En este mundo paralelo se suceden unos números protagonizados por un temerario aviador (Rola Bola) que hace un ejercicio de equilibrio sobre una sorprendente estructura, unos gemelos siameses (Correas Aéreas) que realizan unas acrobacias sincronizadas de impresión, o unas criaturas submarinas danzando con unas piruetas de estilo callejero en la citada anteriormente red de acrobacias. Igual de espectacular es el número Banquine, con hasta 15 personas trazando en el aire dibujos imposibles, o el de la acróbata sosteniéndose sobre el manillar de una bicicleta aérea.

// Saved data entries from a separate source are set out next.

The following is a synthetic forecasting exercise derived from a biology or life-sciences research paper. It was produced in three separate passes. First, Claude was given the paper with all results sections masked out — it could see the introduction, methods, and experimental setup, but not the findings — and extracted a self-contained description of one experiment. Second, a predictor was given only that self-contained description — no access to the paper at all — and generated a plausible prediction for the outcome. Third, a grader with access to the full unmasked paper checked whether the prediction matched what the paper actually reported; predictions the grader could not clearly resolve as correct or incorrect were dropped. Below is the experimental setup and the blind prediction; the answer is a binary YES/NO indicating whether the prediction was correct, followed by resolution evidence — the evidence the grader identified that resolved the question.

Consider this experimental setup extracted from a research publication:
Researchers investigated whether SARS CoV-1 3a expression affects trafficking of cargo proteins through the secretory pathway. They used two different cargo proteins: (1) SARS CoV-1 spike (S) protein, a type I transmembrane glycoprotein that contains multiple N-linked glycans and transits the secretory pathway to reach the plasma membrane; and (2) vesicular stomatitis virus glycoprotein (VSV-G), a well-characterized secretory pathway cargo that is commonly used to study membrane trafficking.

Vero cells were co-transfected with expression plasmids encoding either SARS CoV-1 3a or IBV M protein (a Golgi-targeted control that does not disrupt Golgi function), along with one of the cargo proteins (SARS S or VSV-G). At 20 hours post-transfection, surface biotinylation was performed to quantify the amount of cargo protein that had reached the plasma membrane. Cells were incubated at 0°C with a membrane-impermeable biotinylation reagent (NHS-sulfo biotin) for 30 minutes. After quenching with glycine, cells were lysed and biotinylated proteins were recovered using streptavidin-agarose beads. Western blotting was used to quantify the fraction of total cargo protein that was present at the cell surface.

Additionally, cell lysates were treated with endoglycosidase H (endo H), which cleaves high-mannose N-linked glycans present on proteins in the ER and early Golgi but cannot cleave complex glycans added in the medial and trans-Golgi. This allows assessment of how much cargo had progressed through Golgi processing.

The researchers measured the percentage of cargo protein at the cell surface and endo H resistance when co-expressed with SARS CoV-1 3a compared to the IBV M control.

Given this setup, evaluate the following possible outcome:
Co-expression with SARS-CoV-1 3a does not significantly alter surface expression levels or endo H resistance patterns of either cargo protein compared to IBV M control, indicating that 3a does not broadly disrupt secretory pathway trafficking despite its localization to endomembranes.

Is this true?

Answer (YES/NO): NO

«Cada vez que ves este espectáculo descubres algo nuevo», insisten nuestros cicerones en La Haya. Y es que sí que es una proeza atender a la cantidad de estímulos que provienen del escenario, en el suelo y en las alturas, y entre las butacas. Tratar de averiguar el significado de cada uno de los cachivaches e inventos puestos a disposición de una historia en la que también tiene cabida la ternura y el humor (quedarán anestesiados con el teatro de manos y reirán con el cortejo de uno de los personajes a un espectador elegido al azar). También se dispone del metalenguaje con un número en el que un excéntrico maestro de ceremonias dirige un circo en miniatura con artistas invisibles. Así, en 'Kurios' se utilizan 464 elementos de utilería, el mayor número usado en cualquier show en la historia del Circo del Sol. Cualquier ayuda es bienvenida para convencernos de que todo es posible.